Barnes & Thornburg, LLP, October 2010

“The new makeup of the National Labor Relations Board (NLRB) combined with recent comments by one of its members indicate a potential major shift in union election procedures – a shift that would undoubtedly favor unions. Under current NLRB procedures, an employee secret-ballot election is generally scheduled within 42 days after a representation petition has been filed by a union with the NLRB. The intervening days between the petition filing and the election offer the employer its opportunity to communicate to employees its corporate view and why it feels remaining union-free is in the best interest of the company. Importantly, unions usually inundate employees with pro-labor propaganda for many weeks and even months prior to the filing of the petition, often leaving employers a “step behind” once a petition is actually filed. Thus, having several weeks between the filing of a petition and a resulting union election is crucial to a company’s chance for success. On Thursday, Oct. 21, 2010, newly appointed NLRB member Mark Pearce made comments indicating that he supports shortening election periods for unions, thus calling into question whether the current system will remain in place.

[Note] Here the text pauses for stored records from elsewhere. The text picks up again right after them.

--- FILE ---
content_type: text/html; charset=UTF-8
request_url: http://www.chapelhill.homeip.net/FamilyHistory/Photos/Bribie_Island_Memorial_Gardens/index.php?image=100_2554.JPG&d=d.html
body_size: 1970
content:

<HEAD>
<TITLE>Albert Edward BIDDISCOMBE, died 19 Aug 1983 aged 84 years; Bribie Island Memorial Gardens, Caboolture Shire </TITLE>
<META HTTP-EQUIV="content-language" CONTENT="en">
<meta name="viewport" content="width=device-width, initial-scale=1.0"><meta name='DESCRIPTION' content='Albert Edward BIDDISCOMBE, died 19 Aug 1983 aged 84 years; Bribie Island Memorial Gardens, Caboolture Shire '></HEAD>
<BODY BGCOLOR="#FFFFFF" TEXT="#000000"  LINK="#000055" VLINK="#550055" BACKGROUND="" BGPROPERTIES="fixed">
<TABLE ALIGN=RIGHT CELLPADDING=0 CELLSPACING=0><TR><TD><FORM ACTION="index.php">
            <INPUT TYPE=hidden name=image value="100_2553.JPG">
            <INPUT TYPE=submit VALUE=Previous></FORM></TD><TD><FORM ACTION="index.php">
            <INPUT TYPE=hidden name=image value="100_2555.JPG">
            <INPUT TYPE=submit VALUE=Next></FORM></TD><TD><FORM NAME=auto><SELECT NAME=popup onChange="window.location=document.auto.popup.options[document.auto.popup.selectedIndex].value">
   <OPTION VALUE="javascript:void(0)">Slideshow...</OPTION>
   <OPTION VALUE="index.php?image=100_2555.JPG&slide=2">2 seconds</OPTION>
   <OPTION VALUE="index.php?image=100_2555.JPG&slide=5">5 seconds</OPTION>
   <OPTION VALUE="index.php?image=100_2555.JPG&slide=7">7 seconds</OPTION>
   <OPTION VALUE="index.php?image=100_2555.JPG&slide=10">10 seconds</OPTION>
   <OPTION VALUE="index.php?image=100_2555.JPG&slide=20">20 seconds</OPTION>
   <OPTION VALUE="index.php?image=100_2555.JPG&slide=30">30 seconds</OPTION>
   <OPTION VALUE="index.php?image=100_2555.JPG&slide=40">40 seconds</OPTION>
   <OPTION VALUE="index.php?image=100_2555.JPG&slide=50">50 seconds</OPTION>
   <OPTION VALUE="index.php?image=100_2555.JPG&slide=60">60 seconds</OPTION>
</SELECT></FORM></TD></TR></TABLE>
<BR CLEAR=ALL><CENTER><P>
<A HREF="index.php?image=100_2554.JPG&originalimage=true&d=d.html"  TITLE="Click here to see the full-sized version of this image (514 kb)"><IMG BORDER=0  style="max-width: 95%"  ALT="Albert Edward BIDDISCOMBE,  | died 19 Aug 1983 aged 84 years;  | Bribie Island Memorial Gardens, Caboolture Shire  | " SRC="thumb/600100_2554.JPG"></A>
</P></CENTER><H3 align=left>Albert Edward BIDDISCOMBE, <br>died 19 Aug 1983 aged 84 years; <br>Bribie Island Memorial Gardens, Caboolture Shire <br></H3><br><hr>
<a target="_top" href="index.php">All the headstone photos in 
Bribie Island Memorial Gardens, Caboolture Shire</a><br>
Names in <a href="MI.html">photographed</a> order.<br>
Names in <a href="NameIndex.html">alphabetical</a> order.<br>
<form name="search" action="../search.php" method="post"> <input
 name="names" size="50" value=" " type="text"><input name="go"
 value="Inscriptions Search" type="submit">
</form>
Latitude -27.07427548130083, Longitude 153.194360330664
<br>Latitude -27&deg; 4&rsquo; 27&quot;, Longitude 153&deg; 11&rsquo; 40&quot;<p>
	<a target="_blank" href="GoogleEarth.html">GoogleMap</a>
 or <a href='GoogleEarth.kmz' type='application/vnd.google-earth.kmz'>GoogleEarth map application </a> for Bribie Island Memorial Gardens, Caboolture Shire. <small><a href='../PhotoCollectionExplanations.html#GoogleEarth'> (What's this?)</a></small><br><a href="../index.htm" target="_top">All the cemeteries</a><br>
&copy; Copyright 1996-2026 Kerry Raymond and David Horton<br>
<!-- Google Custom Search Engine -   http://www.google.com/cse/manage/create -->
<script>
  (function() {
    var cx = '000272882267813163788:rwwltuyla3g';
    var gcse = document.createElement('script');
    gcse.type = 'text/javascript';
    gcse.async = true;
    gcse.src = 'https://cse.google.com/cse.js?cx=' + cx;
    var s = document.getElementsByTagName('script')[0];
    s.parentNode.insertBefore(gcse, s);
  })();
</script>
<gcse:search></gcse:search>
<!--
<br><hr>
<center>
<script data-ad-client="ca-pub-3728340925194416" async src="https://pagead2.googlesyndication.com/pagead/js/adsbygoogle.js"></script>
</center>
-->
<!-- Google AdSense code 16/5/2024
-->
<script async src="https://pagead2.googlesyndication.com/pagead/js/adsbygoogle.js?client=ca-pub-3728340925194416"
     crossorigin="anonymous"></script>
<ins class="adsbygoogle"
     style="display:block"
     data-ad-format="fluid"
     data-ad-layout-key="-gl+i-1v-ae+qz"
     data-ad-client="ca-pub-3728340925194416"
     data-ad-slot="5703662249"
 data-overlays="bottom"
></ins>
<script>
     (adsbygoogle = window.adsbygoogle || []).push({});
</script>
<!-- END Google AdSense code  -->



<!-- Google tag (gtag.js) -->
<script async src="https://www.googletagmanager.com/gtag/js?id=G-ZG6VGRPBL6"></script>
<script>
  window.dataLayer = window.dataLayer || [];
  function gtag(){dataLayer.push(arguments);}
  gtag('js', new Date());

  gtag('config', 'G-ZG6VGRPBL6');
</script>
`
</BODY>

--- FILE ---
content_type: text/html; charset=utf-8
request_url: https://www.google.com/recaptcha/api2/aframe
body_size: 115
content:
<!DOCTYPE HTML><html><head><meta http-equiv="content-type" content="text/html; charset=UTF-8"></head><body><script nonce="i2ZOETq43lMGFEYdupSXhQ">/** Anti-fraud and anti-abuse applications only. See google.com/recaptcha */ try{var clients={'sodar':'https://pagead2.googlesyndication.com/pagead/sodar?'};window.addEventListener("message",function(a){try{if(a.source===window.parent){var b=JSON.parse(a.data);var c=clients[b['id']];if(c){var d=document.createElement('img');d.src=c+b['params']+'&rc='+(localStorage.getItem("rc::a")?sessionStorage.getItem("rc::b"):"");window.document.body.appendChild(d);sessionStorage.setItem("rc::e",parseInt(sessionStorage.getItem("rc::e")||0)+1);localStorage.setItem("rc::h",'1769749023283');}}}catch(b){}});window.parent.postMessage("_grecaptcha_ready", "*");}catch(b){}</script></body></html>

Pearce’s comments echo those of the controversial Becker, who has advocated using the NLRB’s “rulemaking” authority to circumvent Congress and implement aspects of EFCA. This would be a significant change from the traditional practice of the NLRB of creating legal guidelines through case precedent, similar to the U.S. court system. If the labor-friendly NLRB adopts Becker’s philosophy, it could promulgate rules that achieve EFCA’s goals and more, including:

  • Shortened union elections;Electronic posting (in addition to physical posting) of unfair labor practice violations;
  • Earlier union access to employees’ personal contact information, exposing employees to more union propaganda;
  • Restrictions on an employer’s ability to communicate information regarding the negative aspects of unionization to employees;
  • The use of an appointed mediator to settle “first contracts”; and
  • Increased access for union organizers to an employer’s place of business and employer-maintained electronic technology.”